第3話 ゴールドマン

 まずは、装備を集める必要がある。

 そう考えたレイヴンは、ダンジョンから出て来るプレイヤーたちに、片っ端から声をかけていた。


「すいません。装備を譲ってもらえませんか?」


 だが、レイヴンが声をかけた青年は、彼のことを見ても、ただ鬱陶しそうに首を横に振っただけであった。


 つづいて出て来た男性は、レイヴンのことを相手にしようとせず、その次に現れた女性は、ひどく疲れたような溜め息を、彼に向かって吐いただけだった。それだけでも、十分に不愉快だというのに、あろうことか、最後に見かけた男性にいたっては、レイヴンの話を聞くやいなや鼻で笑ったのだ。

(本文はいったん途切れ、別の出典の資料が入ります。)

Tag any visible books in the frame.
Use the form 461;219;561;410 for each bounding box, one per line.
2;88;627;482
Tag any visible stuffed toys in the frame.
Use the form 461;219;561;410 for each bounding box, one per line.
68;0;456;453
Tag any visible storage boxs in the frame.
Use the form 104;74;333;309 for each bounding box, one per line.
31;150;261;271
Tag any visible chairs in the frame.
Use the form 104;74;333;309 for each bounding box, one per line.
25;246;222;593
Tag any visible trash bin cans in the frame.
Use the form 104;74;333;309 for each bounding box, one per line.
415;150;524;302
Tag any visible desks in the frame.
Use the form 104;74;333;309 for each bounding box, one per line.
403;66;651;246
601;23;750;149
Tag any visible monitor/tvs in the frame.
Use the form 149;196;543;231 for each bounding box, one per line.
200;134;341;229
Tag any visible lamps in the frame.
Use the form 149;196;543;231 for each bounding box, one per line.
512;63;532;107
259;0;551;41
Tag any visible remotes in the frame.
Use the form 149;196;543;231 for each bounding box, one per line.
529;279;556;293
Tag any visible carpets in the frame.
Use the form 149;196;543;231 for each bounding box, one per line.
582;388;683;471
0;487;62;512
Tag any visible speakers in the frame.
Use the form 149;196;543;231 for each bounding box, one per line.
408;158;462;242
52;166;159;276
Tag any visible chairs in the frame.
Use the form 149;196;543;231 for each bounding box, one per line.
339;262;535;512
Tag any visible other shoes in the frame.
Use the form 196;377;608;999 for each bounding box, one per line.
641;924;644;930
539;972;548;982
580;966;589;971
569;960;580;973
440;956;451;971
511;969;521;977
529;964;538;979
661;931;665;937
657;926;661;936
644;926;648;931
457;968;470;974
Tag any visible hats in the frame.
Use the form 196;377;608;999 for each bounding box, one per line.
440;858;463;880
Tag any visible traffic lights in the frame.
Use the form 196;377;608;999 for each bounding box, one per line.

(クソっ! なんだってんだよ、どいつもこいつも。人の話なんかろくに聞きやしねえ。今さら、ライバルが増えるのが嫌になったってか? 冗談じゃない! あと一人くらい、仲間に加えてくれたっていいだろうが……)


 憤りを隠せず、胸中で悪態をつくレイヴン。

 もう、かれこれ十人以上に、提案を持ちかけただろうか。


(だが、姉ちゃんのためだ。へこたれているわけにはいかない。もっと、相手の表情を見て、話を聞いてくれそうな人間を選ぶんだ)


 そう思って、ダンジョンに出入りする人々を眺めていれば、レイヴンはある特徴に気がついた。全員が全員、無気力なのだ。


 痩せこけた頬に、光を失った瞳。

 まるで、カラサの住人を、そっくりそのまま移して来たように、ここにいる人々からは、およそ生気と呼べるものを感じない。


 ダンジョンとは、それほどまでに困難なところだというのか。


「……」


 つい先ほどまで存分にあった気概が、瞬く間に霧散していくかのような、そんな錯覚にレイヴンは襲われていた。


(関係……ねえ。何だって……俺はやってやる)


 何度も自分に言い聞かせるようにして、胸のうちでつぶやき、己を奮い立たせると、レイヴンは再び装備をねだりはじめた。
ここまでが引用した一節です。